> _Given problem_
Copy the data from the line with "Which, in your" through the end of the data, leaving the requests as they are. In the answers, multiply every coordinate by 1.95 and round to whole numbers, with halves rounded up.

[Lines of data]
[START]
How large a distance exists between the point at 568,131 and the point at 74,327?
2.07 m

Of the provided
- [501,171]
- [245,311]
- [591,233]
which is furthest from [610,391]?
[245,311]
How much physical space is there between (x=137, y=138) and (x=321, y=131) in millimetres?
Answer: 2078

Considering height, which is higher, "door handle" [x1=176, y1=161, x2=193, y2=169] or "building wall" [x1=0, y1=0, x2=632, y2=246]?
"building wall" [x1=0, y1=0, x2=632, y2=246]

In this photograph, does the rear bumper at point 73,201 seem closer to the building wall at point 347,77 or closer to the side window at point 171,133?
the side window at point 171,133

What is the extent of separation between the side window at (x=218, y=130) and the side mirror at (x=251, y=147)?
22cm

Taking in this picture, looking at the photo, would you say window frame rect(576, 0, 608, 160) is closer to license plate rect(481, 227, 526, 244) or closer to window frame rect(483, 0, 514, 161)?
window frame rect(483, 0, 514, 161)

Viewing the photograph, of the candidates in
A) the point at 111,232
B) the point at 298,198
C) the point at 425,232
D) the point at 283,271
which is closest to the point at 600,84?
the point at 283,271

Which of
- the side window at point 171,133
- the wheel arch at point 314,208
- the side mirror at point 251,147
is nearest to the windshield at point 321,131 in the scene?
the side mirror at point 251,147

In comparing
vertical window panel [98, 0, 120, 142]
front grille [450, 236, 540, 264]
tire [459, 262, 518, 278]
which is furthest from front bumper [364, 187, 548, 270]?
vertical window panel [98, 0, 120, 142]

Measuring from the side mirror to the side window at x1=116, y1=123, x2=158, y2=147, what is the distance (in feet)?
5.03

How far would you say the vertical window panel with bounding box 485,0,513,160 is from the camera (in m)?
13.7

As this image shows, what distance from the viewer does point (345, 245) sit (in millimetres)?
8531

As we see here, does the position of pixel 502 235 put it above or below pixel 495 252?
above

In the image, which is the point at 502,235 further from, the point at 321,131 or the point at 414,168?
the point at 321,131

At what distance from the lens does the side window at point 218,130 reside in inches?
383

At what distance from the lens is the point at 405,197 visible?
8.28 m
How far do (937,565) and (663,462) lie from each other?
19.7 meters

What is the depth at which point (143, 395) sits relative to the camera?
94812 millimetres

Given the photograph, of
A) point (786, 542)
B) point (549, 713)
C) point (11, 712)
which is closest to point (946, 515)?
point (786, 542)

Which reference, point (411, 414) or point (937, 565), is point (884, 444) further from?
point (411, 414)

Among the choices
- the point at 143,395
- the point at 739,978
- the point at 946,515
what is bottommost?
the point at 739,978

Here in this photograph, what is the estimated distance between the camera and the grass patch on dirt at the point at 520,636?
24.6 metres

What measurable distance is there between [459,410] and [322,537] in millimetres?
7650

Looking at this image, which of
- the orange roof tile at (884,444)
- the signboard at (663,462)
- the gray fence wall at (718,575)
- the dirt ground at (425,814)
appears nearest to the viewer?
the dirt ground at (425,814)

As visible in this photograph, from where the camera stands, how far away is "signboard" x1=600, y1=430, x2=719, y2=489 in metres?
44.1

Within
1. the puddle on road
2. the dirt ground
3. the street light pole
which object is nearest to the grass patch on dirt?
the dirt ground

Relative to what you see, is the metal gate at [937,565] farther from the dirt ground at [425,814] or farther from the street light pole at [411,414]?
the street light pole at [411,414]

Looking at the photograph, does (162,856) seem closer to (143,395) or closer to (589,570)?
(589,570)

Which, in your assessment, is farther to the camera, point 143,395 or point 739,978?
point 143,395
[END]
> _Finished task_
Which, in your assessment, is farther to the camera, point 143,395 or point 739,978?
point 279,770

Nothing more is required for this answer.